The Streamers graph shows media server streamer statuses (watcher_streamer_status).

Shows how many streamers in the cluster are healthy and how many are unavailable. A small absolute number (single digits to tens) is normal for a compact cluster; dynamics matter: any sustained outage warrants checking the Server Stats dashboard.

Watcher version

The Watcher version graph shows the Watcher version (watcher_version).

A stepped line on update or instance restart. Useful to correlate with outage spikes or Relayouts below: degradation after a version jump may be tied to a deployment.

Relayout and Stability

The second part of base metrics covers stream relayout events and Watcher stability.

Relayouts

The Relayouts graph shows reasons a stream was moved from one node to another (watcher_relayouts_reason).

Each spike is one or more relayout events. Main reasons from the panel description:

  • node_become_offline — the previous node became unavailable;
  • node_channel_limit_exceeded — the node hit its channel limit;
  • required_tags_dont_match — the node did not have the required labels for the stream;
  • better_node_tags_match — a node with a better label match became available.

The graph may also show other reason codes (DVR limit, bandwidth exceeded, ingest conflict, etc.) — all mean Watcher redistributed the stream. Rare spikes are a normal reaction to a node failure. Constant "spikiness" on the graph means unstable balancing or insufficient cluster capacity.

Watcher zones

The Watcher zones panel shows the number of monitoring zones (watcher_zones_count).

Reference value: how many zones (logical groups of sites/cameras) are configured. A sharp change without planned work — check configuration.

Restarts count

The Restarts count graph shows Watcher restarts (watcher_restarts_count).

Normal is zero across the entire interval. Any growth means a Watcher instance restarted (deploy, OOM, crash). Correlate with Watcher version and outage spikes on streams.

Users and NVR

Users count

The Users count graph shows user dynamics (watcher_users_count by type):

  • new — new users in the interval;
  • existing — users already in the system.

In practice the legend may also show other types (e.g. total and online) depending on Watcher version — the idea is the same: how many accounts exist and how activity changes. A flat online line at zero with high total — users are registered but nobody is watching now (night, weekend) or a session issue — cross-check with session statistics.

NVR status

The NVR status graph shows NVR device state (nvr_count):

  • operational — NVRs passing health checks;
  • outage — NVRs unavailable or failing health check;
  • total — total NVRs under monitoring.

outage should be minimal. Rhythmic simultaneous drops of operational and outage to zero may indicate periodic polling or unstable network to devices, not a real shutdown of all recorders.

Vision

The Vision block covers video analytics: episodes, errors, analytics-enabled stream health, and face recognition.

Vision episodes

The Vision episodes graph shows detected episodes by type (watcher_vision_episodes_type):

  • generic — generic (non-specific) episode;
  • vehicle — vehicle;
  • face — human face.

Shows analytics activity: growth in vehicle and face with zero errors is normal. A sharp drop in all types with active cameras means analytics is not receiving frames or is disabled.

Vision errors

The Vision errors graph shows processing errors (watcher_vision_errors_type):

  • uncertain — uncertain recognition;
  • bad_quality — poor frame quality for analysis;
  • fetch_validation_err — error fetching data;
  • i12n_validation_err — validation error (including localization/format).

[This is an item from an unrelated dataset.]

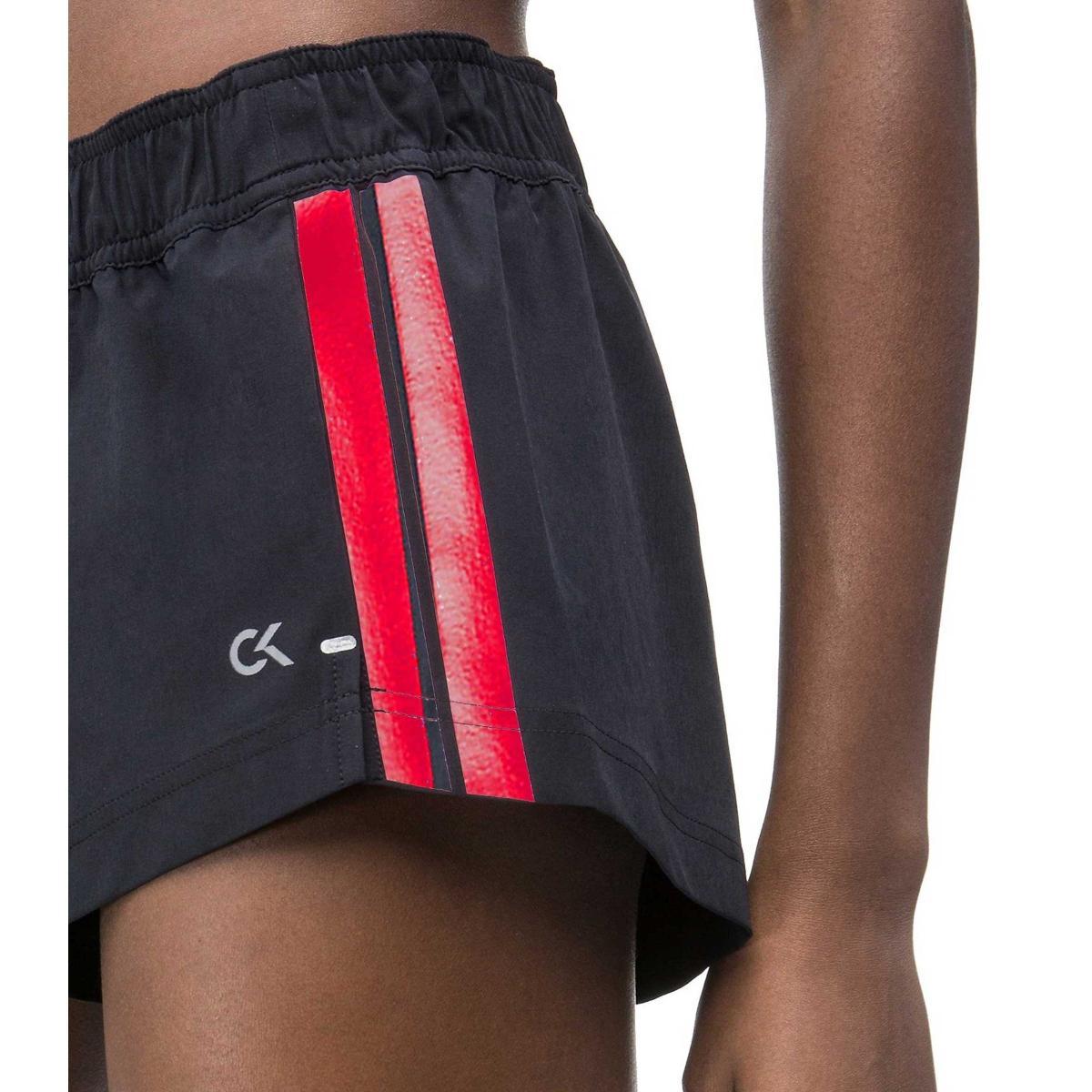 Pantaloncini shorts Calvin Klein Performance con bande laterali da donna rif. 00GWS9S858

Normal is zero. Any sustained growth points to a source issue, network to the Vision service, or configuration. Check Vision streams and input monitoring for the relevant cameras first.

Vision streams

The Vision streams graph shows statuses of streams with analytics enabled (watcher_vision_streams_status).

Same statuses as Streams in the base block, but only for cameras with Vision. outage here with healthy operational on the general Streams graph means: live works, analytics is down on some cameras.

Vision persons

The Vision persons graph shows person recognition (watcher_vision_persons_type):

  • new — newly identified faces;
  • existing — faces already known to the system.

Reflects the face module. Dominant new — many unknown visitors or database retraining; stable existing — recognizable subjects in frame.

License Plate Recognition

The License plates recognizing graph shows vehicle episodes and license plate recognition results (watcher_vision_episodes_license_plate):

  • recognized — plate recognized;
  • not_recognized — vehicle detected, plate not read.

High not_recognized with low recognized is typical for difficult conditions (camera angle, dirty plate, night, speed). Cross-check with Vision episodesvehicle: if vehicles are detected but recognized is zero — tune framing and stream quality, not disable analytics.

Daytime spikes in not_recognized with a night drop match real traffic at the site. A sharp drop in both lines with active vehicle episodes — LPR module failure or lost stream on entry cameras.

Use Cases

Mass "cameras not working"

Start with Streams and Agents: if outage on agents — site-side problem. If agents are fine — Streamers and Server Stats.

After a Watcher update

Watcher version + Restarts count + spikes in Relayouts and outage — expected briefly; sustained outage — rollback or log analysis.

Poor analytics / no Vision events

Vision streamsVision errorsVision episodes. Zero episodes with fetch errors — network or streamer; with bad_qualityinput quality.

Unstable balancing

Constant Relayouts with node_channel_limit_exceeded or streamer_total_bandwidth_exceeded — add streamers or reduce load on nodes.

NVR "flashing" in monitoring

Sawtooth NVR status — check device reachability and health check interval; do not confuse with a real failure of all recorders.